- DOCUMENT EXCERPT

● ● ●

Just because a person doesn't have time to attend all these meetings (and that time crunch is very real) does not mean they are done secretly. They are recorded and can be accessed when convenient.


Rob Silano
Registered user
Menlo Park: Suburban Park/Lorelei Manor/Flood Park Triangle
on Sep 15, 2022 at 9:08 am
Rob Silano, Menlo Park: Suburban Park/Lorelei Manor/Flood Park Triangle
Registered user
on Sep 15, 2022 at 9:08 am

Dawn:

Closed session meetings are not recorded. Which our current MP Council majority loves to do. A costly endeavor; bought on my the majority of the council not listening to a great number of residents for a fair, reasonable housing solution for all. Let’s see what the voters want now. Thanks Drew and Ray for trying…


Stuart Soffer
Registered user
Menlo Park: Linfield Oaks
on Sep 15, 2022 at 11:00 am
Stuart Soffer, Menlo Park: Linfield Oaks
Registered user
on Sep 15, 2022 at 11:00 am



We in Linfield Oaks have been through this zoning / housing / chicken dance / circle pleasuring before - when AT&T HQ moved out between Linfield and Willow. By raising and focussing our concerned voices we had accommodations added into the improvement: A traffic light at Linfield and Willow; Speed tables (instead of humps) around our streets to control cut through speed. And we can do so again.

● ● ●

- DATA EXTRACT
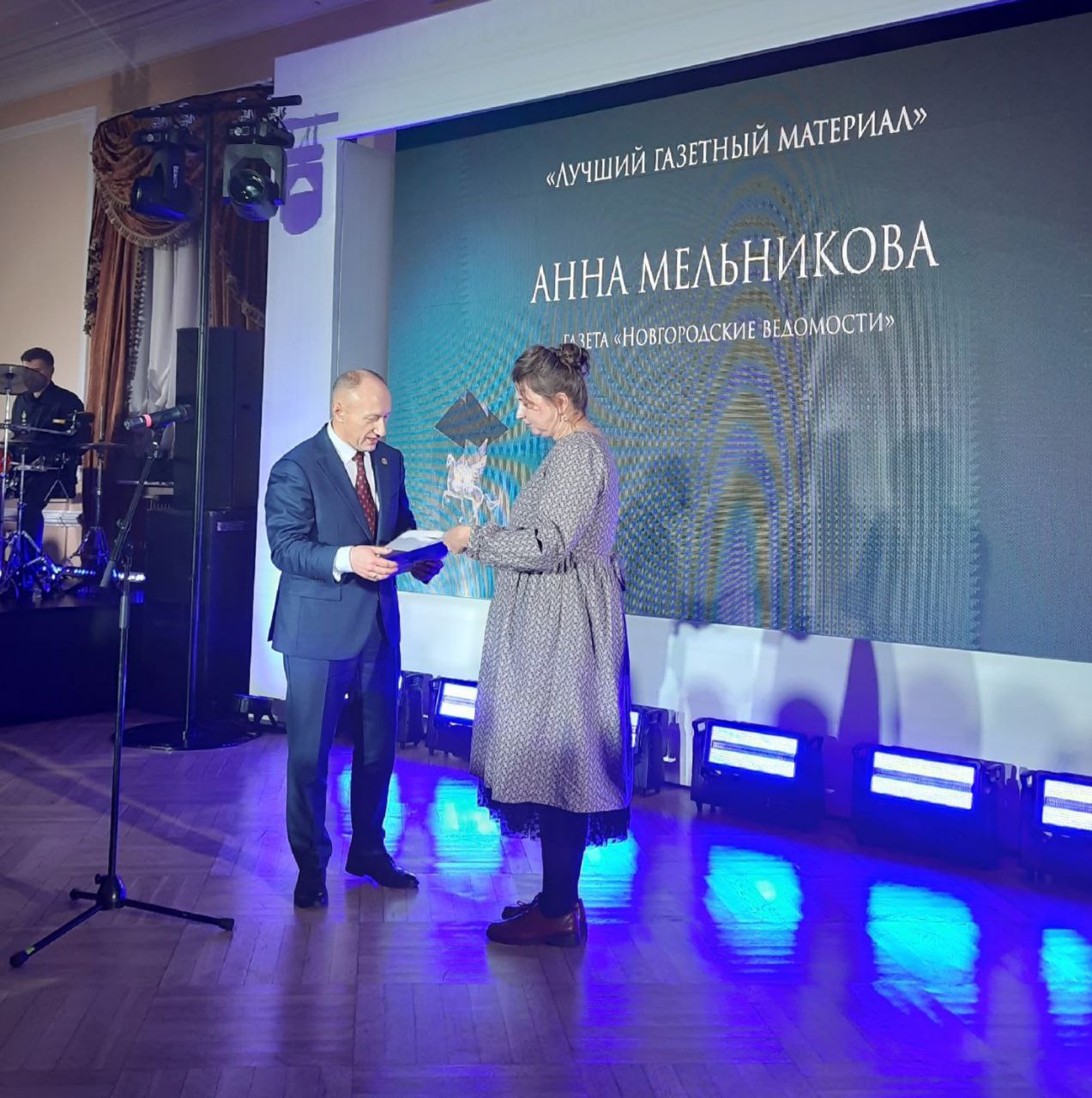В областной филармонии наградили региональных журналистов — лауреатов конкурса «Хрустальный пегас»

● ● ●

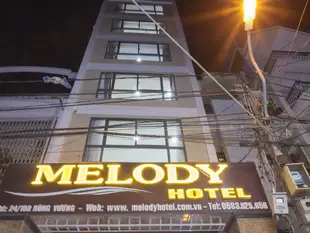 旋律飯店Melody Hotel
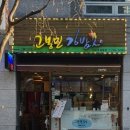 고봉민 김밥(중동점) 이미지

● ● ●

- REQUIREMENT A
In the Menlo Park comment thread, how did Linfield Oaks residents get a traffic light and speed tables added when AT&T HQ moved out?
- REQUIREMENT B
Retype a passage from the Menlo Park comment thread: begin at the words "We in Linfield" and stop after "do so again.".
- REQUIREMENT C
Translate this sentence from the Menlo Park comment thread into Spanish: "They are recorded and can be accessed when convenient."

- WRITTEN SOLUTION A
They raised and focused their concerned voices, and that got accommodations added to the improvement: a traffic light at Linfield and Willow, and speed tables around their streets to control cut-through speed.

- WRITTEN SOLUTION B
We in Linfield Oaks have been through this zoning / housing / chicken dance / circle pleasuring before - when AT&T HQ moved out between Linfield and Willow. By raising and focussing our concerned voices we had accommodations added into the improvement: A traffic light at Linfield and Willow; Speed tables (instead of humps) around our streets to control cut through speed. And we can do so again.

- WRITTEN SOLUTION C
Se graban y se puede acceder a ellas cuando resulte conveniente.